National curriculum art – what they learn
National curriculum art is a vital part of your child's education and involves exploring the properties of materials and their textures, experimenting with different effects, and having the freedom to create. Creativity is an important part of the national curriculum, as it encourages children to work independently.
What’s taught in class?
A pre-school class might bring in a range of materials from home - fabric and wool scraps, scrunched up foil, bubble wrap, cardboard and sandpaper. They might create a ‘texture wall' – a smooth-rough, soft-hard, glittery-dull patchwork collage of recycled materials. For the rest of the term the children stroke, touch, poke, and even press their cheeks against the wall to explore the different textures.
Through this activity the children learn about the properties of the different materials, how to manipulate them, and the use of colour and space. They also learn to work in a team and by talking about what they see, feel and like they extend their vocabulary and learn more about each other.
As the children's knowledge and understanding develops in the coming years, they will build on this, becoming much more critical and discerning in their ideas and choices. Their making in art, design and craft will become more complex and well thought out. For example, at a later Key Stage a teacher may teach the class about colours by asking the children to design packaging suitable for a healthy snack. They will have learnt that certain colours are associated with particular tastes or qualities (pink and red, for example, indicate sweetness; white and blue suggest purity) and they will need to appeal to their target audience in their design.

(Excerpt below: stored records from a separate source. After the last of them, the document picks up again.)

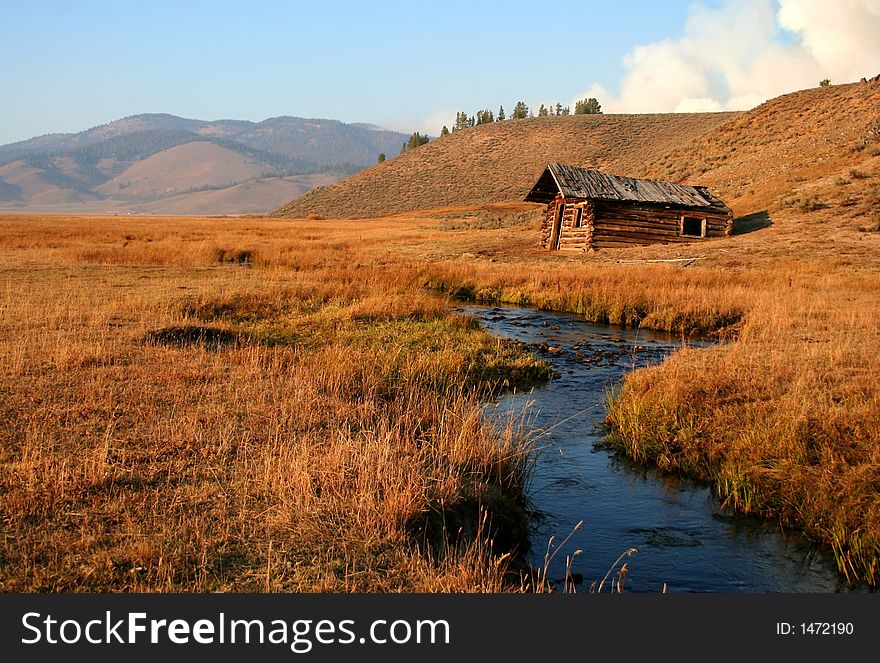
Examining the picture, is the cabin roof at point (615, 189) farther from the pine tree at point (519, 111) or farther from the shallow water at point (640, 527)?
the pine tree at point (519, 111)

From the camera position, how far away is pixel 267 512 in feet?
19.4

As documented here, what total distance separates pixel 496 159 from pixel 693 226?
8400 cm

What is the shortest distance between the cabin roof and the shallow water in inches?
1004

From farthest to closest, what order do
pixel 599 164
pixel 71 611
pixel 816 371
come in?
pixel 599 164
pixel 816 371
pixel 71 611

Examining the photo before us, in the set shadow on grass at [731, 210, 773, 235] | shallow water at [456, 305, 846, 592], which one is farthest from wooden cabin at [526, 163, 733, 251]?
shallow water at [456, 305, 846, 592]

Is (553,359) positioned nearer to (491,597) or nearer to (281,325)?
(281,325)

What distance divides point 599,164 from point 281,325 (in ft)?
316

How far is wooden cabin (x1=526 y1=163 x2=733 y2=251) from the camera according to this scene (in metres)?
35.5

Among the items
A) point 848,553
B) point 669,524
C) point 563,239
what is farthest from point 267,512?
point 563,239

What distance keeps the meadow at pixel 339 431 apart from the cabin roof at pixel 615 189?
17468 millimetres

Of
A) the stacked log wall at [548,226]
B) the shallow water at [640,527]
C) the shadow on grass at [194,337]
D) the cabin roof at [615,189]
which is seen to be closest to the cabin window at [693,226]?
the cabin roof at [615,189]

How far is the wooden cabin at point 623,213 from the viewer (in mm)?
35500

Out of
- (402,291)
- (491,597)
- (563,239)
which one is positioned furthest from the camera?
(563,239)

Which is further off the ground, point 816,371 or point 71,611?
point 816,371
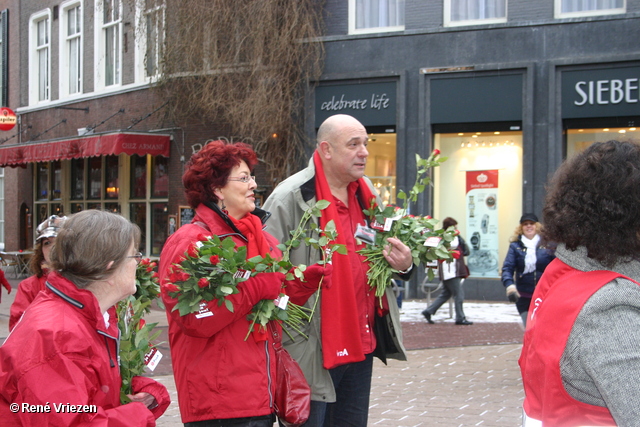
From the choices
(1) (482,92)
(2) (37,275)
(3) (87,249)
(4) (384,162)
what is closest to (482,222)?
(4) (384,162)

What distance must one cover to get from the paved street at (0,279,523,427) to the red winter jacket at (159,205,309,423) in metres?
2.97

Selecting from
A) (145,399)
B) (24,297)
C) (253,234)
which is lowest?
(145,399)

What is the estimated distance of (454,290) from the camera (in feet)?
36.6

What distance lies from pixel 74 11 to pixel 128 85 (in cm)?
426

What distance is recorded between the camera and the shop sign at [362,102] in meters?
14.3

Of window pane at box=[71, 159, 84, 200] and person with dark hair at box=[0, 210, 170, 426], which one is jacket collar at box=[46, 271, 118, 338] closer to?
person with dark hair at box=[0, 210, 170, 426]

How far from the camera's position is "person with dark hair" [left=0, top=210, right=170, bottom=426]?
6.66ft

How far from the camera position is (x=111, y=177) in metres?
19.6

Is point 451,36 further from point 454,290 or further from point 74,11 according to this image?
point 74,11

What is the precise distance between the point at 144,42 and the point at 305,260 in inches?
595

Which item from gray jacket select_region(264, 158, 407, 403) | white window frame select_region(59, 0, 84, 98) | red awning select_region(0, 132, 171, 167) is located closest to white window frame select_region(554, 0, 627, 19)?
red awning select_region(0, 132, 171, 167)

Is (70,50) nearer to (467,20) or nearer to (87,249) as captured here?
(467,20)

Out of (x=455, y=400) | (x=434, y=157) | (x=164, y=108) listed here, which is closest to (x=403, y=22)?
(x=164, y=108)

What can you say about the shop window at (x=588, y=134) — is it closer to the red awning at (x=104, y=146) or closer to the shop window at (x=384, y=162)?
the shop window at (x=384, y=162)
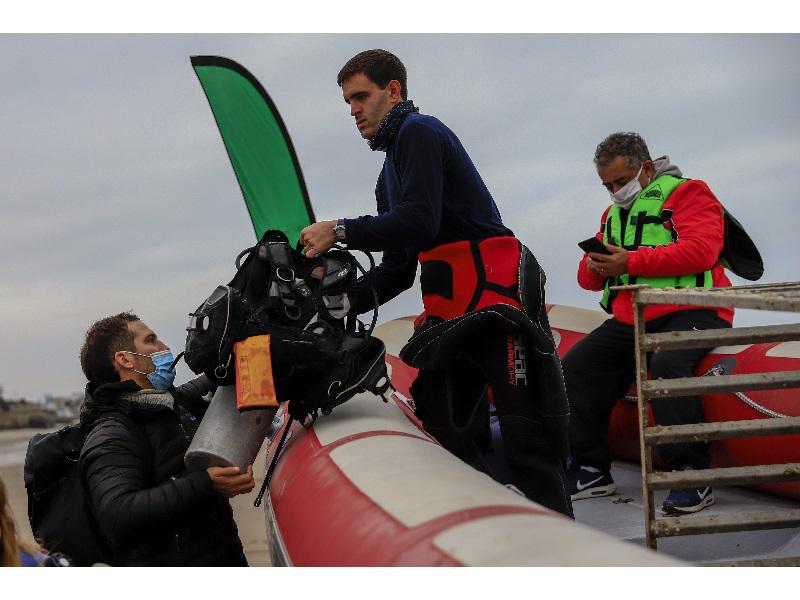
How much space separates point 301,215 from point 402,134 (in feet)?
11.3

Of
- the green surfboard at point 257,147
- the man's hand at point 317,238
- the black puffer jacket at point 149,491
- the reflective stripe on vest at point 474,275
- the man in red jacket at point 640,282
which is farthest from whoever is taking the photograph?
the green surfboard at point 257,147

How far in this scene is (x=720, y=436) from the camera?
3.03m

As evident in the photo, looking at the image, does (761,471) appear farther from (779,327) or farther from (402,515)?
(402,515)

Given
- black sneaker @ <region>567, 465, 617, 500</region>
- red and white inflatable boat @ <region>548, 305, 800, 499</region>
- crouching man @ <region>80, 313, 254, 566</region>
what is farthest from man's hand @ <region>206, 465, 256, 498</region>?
red and white inflatable boat @ <region>548, 305, 800, 499</region>

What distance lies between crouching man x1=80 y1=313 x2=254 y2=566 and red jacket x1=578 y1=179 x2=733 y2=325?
1.93m

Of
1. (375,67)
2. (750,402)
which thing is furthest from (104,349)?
(750,402)

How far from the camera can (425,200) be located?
9.51 ft

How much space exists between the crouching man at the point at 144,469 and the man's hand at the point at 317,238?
0.56 m

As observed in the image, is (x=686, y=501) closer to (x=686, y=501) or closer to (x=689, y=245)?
(x=686, y=501)

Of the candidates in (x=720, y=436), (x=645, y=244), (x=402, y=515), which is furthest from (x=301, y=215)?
(x=402, y=515)

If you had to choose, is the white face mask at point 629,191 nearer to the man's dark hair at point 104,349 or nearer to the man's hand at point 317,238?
the man's hand at point 317,238

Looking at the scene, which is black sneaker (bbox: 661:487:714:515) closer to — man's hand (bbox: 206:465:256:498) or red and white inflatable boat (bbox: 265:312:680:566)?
red and white inflatable boat (bbox: 265:312:680:566)

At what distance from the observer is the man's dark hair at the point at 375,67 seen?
3080 millimetres

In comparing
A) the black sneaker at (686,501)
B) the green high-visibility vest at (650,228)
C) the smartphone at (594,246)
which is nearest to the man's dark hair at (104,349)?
the smartphone at (594,246)
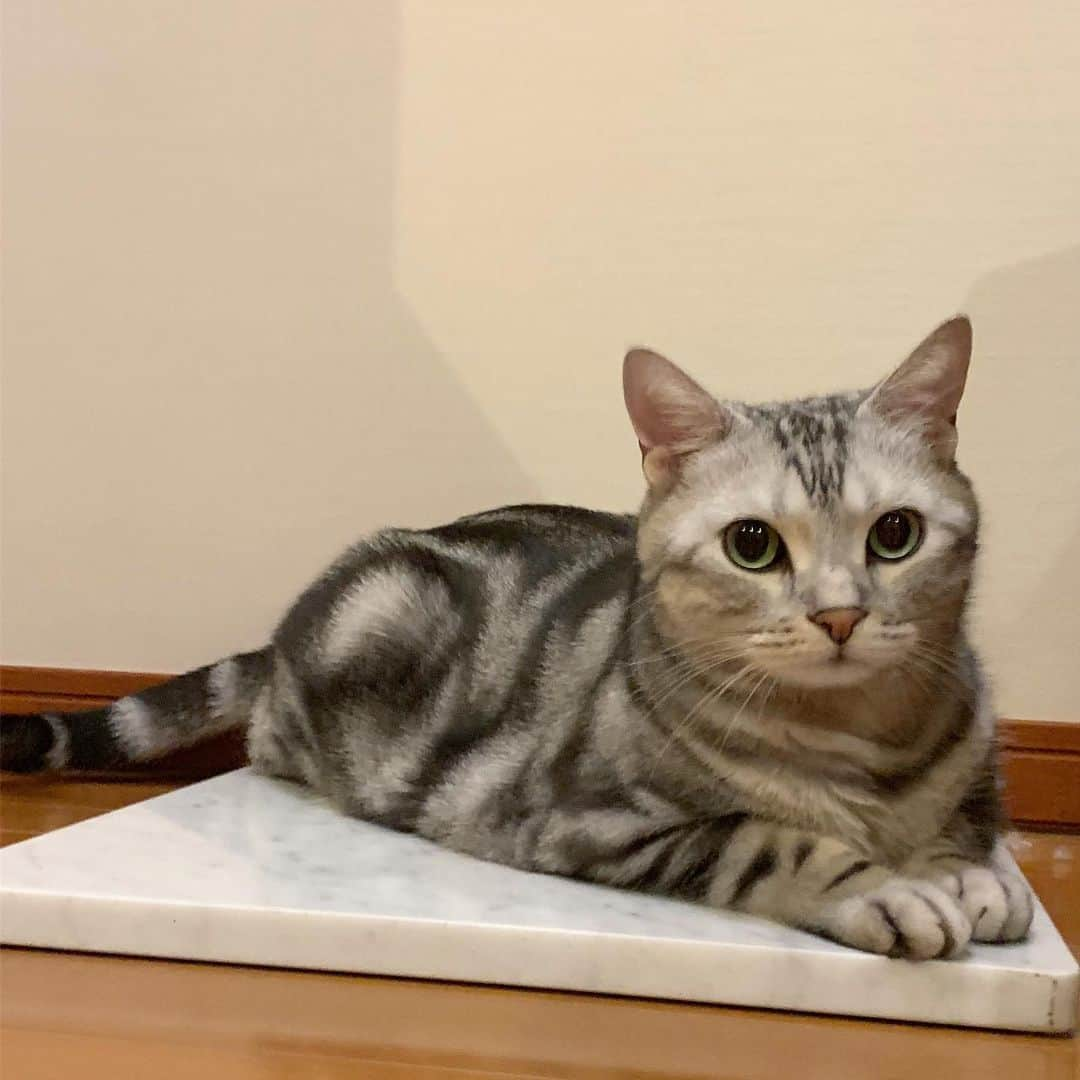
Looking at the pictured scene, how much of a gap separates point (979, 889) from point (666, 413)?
504 mm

Exploring times and worlds
A less obvious benefit of art learning is that it takes children to other worlds, cultures and times. Children explore ideas and meanings in the work of artists, craftspeople and designers and they learn about the diverse roles and functions of art, craft and design.
Children learn more about how people lived in the past by looking at their art and artists. The Egyptians, for example, surrounded themselves with colourful buildings painted with scenes of everyday life and their gods. The paintings were meant to be realistic: in the tombs they represented the life which the deceased had led.
So there’s a lot more to art than just having fun with paint!